Listed here are the ten national holidays by occurrence within the year and with description...
New Year's Day -- January 1
The celebration of this holiday begins the night before, when Americans gather to wish each other a happy and prosperous coming year.
Martin Luther King Day -- January, Third Monday
The Rev. Martin Luther King, Jr., an African-American clergyman, is considered a great American because of his tireless efforts to win civil rights for all people through nonviolent means. Since his assassination in 1968, memorial services have marked his birthday on January 15. In 1986, that day was replaced by the third Monday of January, which was declared a national holiday.
Presidents' Day -- February, Third Monday
Until the mid-1970s, the February 22 birthday of George Washington, hero of the Revolutionary War and first president of the United States, was a national holiday. In addition, the February 12 birthday of Abraham Lincoln, the president during the Civil War, was a holiday in most states. The two days have been joined, and the holiday has been expanded to embrace all past presidents. It is celebrated on the third Monday in February.
Memorial Day -- May, Last Monday
This holiday honors the dead. Although it originated in the aftermath of the Civil War, it has become a day on which the dead of all wars, and the dead generally, are remembered in special programs held in cemeteries, churches, and other public meeting places. See videos
The Fourth of July or Independence Day -- July 4
Honors the nation's birthday -- the signing of the Declaration of Independence on July 4, 1776. It is a day of picnics and patriotic parades, a night of concerts and fireworks. The flying of the American flag (which also occurs on Memorial Day and other holidays) is widespread.
Labor Day -- September, First Monday
This holiday honors the nation's working people, typically with parades. For most Americans it marks the end of the summer vacation season, and for many students the opening of the school year.
Patriot Day -- September 11
By a joint resolution approved December 18, 2001 (Public Law 107-89), the Congress has designated September 11 of each year as "Patriot Day" . . . in honor of those who perished in the terrorist attacks of September 11, 2001. On this day, the President calls upon the Governors of the United States and the Commonwealth of Puerto Rico, as well as appropriate officials of all units of government, to direct that the flag be flown at half-staff on Patriot Day.

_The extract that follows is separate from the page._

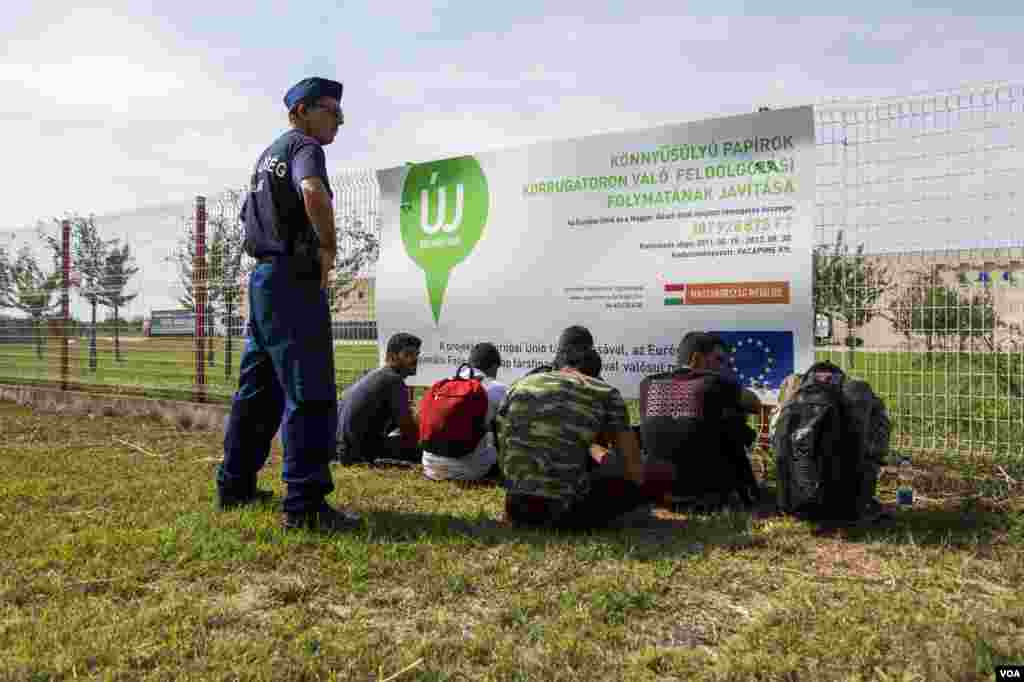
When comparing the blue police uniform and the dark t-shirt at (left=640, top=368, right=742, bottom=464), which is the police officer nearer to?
the blue police uniform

In addition, the President calls upon all Americans to display the flag at half-staff from their homes on that day and to observe a moment of silence beginning at 8:46 a.m. eastern daylight time to honor the innocent victims who lost their lives as a result of the terrorist attacks of September 11, 2001. (The first plane crashed at 8:46 a.m.)

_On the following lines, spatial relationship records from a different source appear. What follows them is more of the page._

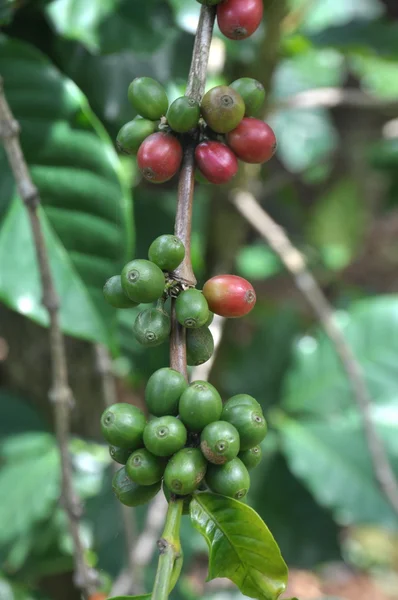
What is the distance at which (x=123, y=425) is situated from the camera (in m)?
0.44

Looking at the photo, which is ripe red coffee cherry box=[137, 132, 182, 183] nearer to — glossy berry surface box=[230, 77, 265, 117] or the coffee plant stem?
glossy berry surface box=[230, 77, 265, 117]

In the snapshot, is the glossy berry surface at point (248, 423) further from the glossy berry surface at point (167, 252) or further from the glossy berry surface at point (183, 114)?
the glossy berry surface at point (183, 114)

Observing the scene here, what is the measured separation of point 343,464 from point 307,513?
1.30ft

Columbus Day -- October, Second Monday
On October 12, 1492, Italian navigator Christopher Columbus landed in the New World. (Most other nations of the Americas observe this holiday on October 12)
Veterans Day -- November 11
Originally called Armistice Day, this holiday was established to honor Americans who had served in World War I. It falls on the day when that war ended in 1918, but it now honors veterans of all wars in which the United States has fought. Veterans' organizations hold parades, and the president customarily places a wreath on the Tomb of the Unknowns at Arlington National Cemetery, across the Potomac River from Washington, D.C.
Thanksgiving Day -- November, Fourth Thursday
Many Americans take a day of vacation on the following Friday to make a four-day weekend, during which they may travel long distances to visit family and friends. The holiday dates back to 1621, the year after the Puritans arrived in Massachusetts, determined to practice their dissenting religion without interference . . . After a rough winter, in which about half of them died, they turned for help to neighboring Indians, who taught them how to plant corn and other crops. The next fall's bountiful harvest inspired the Pilgrims to give thanks by holding a feast. The Thanksgiving feast became a national tradition . . . not only because so many other Americans have found prosperity but also because the Pilgrims' sacrifices for their freedom still captivate the imagination. To this day, Thanksgiving dinner almost always includes some of the foods served at the first feast: roast turkey, cranberry sauce, potatoes, pumpkin pie. Before the meal begins, families or friends usually pause to give thanks for their blessings, including the joy of being united for the occasion.
Christmas Day -- December 25
Another Christian holiday, it marks the birth of the Christ Child. Decorating houses and yards with lights, putting up Christmas trees, giving gifts, and sending greeting cards have become traditions even for many non-Christian Americans.
Note... With the many levels of American government, confusion can arise as to what public and private facilities are open on a given holiday. The daily newspaper is a good source of general information, but visitors who are in doubt should call for information ahead of time.